Another expanding area in the Department is the Irish Naturalisation and Immigration Service, INIS, which has grown considerably in scale and scope since it was established in 2005. INIS now comprises approximately one third of all staff in the Department of Justice and Equality, processing over 250,000 applications a year. The role of INIS has expanded over recent years to include areas such as border management at Dublin Airport, immigration registrations in the Dublin metropolitan area and the newly-established Irish passenger information unit. INIS has put a service improvement plan in place for the period 2018 to 2020 which, while ambitious in scope, is also realistic. The actions can be delivered within the timeframes set out and a strong programme board has been established to make sure that is the case. Some early reforms have included the introduction of plain language in all INIS application forms, the launch of INIS Online, a new customer portal that will allow all applications and payments to be submitted online by the end of March 2020, and the establishment of a change management unit within INIS to drive innovation and best practice in project and change management.
It is clear to all of us working in the Department that the demands we face in the immigration area are likely to continue to grow over the coming years. Meeting those demands requires that we seek to deliver our services in different ways, and to increase our efficiency, while also improving customer experiences. These objectives are entirely compatible with the overall departmental transformation programme.

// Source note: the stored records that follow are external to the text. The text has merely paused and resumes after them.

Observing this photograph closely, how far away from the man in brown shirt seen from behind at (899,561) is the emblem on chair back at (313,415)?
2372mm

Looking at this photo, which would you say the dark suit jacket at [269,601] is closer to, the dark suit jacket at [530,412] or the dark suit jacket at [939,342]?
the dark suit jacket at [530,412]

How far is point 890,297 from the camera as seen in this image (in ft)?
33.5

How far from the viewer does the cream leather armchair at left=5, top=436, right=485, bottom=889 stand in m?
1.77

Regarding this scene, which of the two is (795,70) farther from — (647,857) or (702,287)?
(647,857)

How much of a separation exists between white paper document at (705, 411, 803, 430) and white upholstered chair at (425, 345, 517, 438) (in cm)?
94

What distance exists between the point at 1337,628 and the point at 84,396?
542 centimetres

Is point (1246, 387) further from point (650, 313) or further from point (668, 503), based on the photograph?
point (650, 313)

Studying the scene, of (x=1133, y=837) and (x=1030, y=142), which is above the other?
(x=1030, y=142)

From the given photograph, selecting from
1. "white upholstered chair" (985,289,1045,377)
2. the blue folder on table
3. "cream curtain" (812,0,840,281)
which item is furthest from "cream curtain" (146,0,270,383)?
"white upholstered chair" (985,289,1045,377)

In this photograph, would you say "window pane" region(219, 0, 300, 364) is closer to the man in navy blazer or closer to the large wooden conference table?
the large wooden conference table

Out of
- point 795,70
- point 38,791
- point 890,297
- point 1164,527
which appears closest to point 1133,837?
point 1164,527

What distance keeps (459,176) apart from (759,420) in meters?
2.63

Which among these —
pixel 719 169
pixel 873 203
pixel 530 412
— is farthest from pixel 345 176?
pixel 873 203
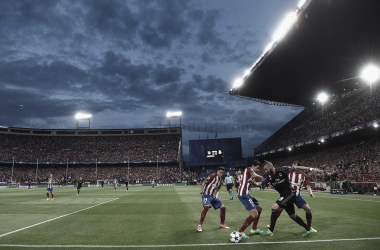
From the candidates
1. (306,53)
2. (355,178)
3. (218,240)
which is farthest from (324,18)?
(218,240)

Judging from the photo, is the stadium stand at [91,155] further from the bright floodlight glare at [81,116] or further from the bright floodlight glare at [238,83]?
the bright floodlight glare at [238,83]

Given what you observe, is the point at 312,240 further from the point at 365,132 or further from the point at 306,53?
the point at 365,132

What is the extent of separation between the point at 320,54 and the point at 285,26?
716cm

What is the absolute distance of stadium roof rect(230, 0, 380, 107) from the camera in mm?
24184

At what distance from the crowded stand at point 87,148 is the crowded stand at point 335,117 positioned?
1356 inches

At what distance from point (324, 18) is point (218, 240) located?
24841 mm

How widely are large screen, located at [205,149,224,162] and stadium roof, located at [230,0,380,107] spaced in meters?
23.8

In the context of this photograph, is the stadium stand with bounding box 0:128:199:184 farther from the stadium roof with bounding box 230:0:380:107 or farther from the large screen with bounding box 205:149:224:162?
the stadium roof with bounding box 230:0:380:107

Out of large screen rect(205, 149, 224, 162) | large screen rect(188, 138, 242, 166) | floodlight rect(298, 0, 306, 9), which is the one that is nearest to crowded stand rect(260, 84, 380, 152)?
large screen rect(188, 138, 242, 166)

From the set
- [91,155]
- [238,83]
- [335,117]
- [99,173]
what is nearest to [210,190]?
[238,83]

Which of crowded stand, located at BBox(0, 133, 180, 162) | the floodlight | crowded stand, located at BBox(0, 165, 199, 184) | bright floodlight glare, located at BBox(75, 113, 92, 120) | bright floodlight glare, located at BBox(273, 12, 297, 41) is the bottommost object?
crowded stand, located at BBox(0, 165, 199, 184)

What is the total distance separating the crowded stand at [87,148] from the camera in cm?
7700

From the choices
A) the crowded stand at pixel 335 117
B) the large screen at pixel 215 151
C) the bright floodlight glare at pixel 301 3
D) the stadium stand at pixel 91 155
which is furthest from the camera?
the stadium stand at pixel 91 155

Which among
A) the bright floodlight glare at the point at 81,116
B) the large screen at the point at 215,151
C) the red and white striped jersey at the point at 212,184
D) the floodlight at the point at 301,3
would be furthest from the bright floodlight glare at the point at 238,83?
the bright floodlight glare at the point at 81,116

The year under examination, 2017, was of course an important year in the development of a strategic approach to equality. Four major equality strategies were launched that year: the national strategy for women and girls, the national Traveller and Roma inclusion strategy, the national disability inclusion strategy and the migrant integration strategy. These represent a whole-of-Government approach to addressing the needs of diverse groups and to ensuring their equal participation in Irish society. Each strategy was developed and is being implemented with the involvement of the groups that each is designed to serve. This was also the year in which the Irish State formally recognised Travellers as an ethnic minority. This landmark recognition is a key step forward in fostering a society which respects and celebrates diverse identities. In that context, my Department is currently developing a national LGBTI strategy, which will be published later this year.
I note that Brexit has been a significant area of work since the UK referendum and this remains the case. The Department of Justice and Equality shares this agenda with all other Departments and is working within the highly co-ordinated whole-of-Government structures led by the Departments of the Taoiseach and Foreign Affairs and Trade. My colleagues and I will be happy to answer any questions that members have.